Jiménez and Horowitz believe their study provides support for the notion that assimilation is a multidirectional process. Immigrant groups in the U.S. can restructure social norms not only for themselves, but also for third-plus generation Americans. In short, immigrants are influencers of the society as much as they are the influenced. Though the findings in this rather unique case study raise additional questions about the future of race relations across a diverse American landscape, they do provide an example of how even long-established norms are constantly challenged.

Evangelical Christianity is in the business of saving souls, but sex still sells.

In his recent JSSR article, Jeremy N. Thomas identifies three key arguments against pornography that have developed in the U.S. since the 1950s. The first is the “traditional values” argument: porn offends God’s will by encouraging sinful behavior. The second is the “public-performer harm” argument, which emphasizes the harm done to women when men buy and sell their sexual performance. Finally, church leaders’ “personal-viewer harm” narrative emphasizes how porn hurts the viewer, leading to addiction, compulsive sexual behavior, and other psychological harm.

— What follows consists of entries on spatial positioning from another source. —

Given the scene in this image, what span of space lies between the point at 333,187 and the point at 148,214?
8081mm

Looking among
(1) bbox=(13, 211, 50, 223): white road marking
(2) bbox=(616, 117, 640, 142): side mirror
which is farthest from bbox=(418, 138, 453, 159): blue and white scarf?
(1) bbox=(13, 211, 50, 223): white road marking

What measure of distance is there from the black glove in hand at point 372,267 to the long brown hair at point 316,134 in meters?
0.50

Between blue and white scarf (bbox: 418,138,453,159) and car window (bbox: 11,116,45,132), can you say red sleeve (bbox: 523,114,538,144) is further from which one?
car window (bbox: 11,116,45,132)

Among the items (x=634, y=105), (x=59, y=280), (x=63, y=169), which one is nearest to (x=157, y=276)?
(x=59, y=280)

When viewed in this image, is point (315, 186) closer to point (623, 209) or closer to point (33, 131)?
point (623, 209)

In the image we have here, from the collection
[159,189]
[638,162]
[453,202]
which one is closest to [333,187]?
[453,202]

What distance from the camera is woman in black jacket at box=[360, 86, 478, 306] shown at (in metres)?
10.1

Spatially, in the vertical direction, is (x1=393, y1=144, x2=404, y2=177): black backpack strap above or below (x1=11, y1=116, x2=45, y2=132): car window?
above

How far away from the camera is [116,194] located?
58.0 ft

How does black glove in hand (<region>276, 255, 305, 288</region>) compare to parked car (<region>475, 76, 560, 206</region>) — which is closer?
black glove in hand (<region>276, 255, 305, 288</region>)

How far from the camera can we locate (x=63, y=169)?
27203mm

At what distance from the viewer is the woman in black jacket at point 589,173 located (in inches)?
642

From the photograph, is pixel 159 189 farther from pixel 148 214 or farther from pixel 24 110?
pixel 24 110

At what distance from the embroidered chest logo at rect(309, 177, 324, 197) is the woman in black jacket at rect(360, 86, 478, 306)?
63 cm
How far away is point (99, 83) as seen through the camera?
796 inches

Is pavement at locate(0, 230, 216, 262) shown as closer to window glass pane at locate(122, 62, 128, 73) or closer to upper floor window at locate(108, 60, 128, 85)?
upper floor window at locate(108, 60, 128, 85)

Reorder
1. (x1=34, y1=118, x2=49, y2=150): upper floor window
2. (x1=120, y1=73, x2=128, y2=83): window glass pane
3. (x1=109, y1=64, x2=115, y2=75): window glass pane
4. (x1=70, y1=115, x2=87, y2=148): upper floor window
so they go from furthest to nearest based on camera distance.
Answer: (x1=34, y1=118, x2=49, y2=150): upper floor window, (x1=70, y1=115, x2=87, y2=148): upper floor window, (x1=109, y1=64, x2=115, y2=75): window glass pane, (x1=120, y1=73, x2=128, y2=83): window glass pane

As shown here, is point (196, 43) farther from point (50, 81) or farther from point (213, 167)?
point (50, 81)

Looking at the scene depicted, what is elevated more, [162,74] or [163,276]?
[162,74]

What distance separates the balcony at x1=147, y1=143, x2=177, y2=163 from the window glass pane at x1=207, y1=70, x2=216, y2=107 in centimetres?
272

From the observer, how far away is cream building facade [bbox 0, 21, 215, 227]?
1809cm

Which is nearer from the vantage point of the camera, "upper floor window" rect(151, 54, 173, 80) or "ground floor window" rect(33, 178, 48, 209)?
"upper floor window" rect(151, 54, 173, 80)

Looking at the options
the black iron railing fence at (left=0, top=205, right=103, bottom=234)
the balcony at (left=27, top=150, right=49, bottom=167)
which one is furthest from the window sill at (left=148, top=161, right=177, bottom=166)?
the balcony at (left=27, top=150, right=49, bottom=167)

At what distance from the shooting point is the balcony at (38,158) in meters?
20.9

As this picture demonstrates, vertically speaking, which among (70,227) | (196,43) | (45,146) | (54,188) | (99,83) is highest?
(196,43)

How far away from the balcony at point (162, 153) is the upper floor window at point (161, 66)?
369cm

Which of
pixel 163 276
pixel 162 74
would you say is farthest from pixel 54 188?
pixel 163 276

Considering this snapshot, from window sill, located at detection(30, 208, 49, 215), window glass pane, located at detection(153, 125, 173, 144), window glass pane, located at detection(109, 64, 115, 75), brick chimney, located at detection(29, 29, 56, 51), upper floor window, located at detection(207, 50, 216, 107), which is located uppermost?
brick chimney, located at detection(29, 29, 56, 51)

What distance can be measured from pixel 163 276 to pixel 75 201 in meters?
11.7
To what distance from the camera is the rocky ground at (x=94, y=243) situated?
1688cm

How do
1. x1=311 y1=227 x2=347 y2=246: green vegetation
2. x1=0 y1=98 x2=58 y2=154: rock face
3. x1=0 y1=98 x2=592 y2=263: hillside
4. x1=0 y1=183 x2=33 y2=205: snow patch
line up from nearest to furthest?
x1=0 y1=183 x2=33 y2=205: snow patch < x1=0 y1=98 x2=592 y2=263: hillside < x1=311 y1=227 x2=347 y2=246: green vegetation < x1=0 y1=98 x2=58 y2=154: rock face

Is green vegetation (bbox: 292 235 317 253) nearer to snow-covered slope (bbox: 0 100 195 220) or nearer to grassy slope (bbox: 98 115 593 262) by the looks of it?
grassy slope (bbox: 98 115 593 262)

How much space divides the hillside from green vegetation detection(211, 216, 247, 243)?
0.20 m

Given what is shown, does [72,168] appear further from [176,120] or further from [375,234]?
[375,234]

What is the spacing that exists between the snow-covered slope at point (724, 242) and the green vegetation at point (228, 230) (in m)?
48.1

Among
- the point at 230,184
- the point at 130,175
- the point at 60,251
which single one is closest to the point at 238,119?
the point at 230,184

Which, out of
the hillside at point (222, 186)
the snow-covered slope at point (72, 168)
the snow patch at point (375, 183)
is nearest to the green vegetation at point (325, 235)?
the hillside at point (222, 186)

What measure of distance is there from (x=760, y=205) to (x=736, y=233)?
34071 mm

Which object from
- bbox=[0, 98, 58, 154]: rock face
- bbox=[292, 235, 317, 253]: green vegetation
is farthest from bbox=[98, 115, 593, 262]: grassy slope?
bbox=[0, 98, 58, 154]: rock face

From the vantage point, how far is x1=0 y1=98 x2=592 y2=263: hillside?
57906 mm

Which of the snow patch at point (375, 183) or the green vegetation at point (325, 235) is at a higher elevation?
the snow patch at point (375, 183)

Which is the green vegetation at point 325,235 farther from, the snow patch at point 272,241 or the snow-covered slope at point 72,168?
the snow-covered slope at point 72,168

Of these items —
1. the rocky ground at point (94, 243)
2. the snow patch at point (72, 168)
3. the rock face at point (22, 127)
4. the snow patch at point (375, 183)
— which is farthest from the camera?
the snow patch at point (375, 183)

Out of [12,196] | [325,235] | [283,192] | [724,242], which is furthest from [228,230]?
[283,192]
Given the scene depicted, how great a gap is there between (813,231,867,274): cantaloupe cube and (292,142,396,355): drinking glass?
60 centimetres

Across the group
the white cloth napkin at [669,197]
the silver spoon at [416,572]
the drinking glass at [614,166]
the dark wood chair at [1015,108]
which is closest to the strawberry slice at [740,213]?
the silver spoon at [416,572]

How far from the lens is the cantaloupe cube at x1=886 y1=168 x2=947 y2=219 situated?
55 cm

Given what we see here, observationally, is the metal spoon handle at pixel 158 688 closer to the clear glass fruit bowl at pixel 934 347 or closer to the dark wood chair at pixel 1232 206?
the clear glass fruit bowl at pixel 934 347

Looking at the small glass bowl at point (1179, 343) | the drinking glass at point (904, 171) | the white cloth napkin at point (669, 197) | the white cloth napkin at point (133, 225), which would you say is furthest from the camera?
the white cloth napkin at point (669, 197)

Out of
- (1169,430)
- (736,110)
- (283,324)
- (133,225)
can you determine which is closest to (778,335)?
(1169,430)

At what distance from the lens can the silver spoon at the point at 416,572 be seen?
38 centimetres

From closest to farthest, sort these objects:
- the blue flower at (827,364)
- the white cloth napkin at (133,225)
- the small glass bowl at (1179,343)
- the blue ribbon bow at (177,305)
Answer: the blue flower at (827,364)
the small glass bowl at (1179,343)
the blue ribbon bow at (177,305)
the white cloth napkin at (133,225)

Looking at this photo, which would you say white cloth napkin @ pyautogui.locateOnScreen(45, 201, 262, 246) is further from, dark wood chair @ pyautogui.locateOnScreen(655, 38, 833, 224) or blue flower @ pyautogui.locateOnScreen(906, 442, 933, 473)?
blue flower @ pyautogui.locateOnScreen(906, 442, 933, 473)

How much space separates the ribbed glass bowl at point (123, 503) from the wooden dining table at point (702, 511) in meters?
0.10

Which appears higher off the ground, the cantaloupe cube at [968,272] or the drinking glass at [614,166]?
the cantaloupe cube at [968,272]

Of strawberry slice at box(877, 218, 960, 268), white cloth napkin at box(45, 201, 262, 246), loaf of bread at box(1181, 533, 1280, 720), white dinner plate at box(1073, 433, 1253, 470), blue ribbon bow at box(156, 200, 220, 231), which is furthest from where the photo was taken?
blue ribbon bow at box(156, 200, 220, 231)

Using content analysis to closely read articles from 54 years of Christianity Today, Thomas finds that the proportion of the “traditional values” arguments against pornography started to drop steadily in the mid 1970s. It’s been replaced by a growth in the “personal viewer harm” narrative since the mid ‘90s. Evangelicals didn’t stop believing that pornography is against God’s will, Thomas believes. Instead, the articles have started to “outsource” their moral authority by calling on arguments about personal health and wellbeing over claims about divine rules.

Changing arguments may mean that religion is losing its influence in a secularizing world or that religious leaders are just developing new strategies to better reach the people. Either way, the shift demonstrates the impact of social change on religious rhetoric and practice.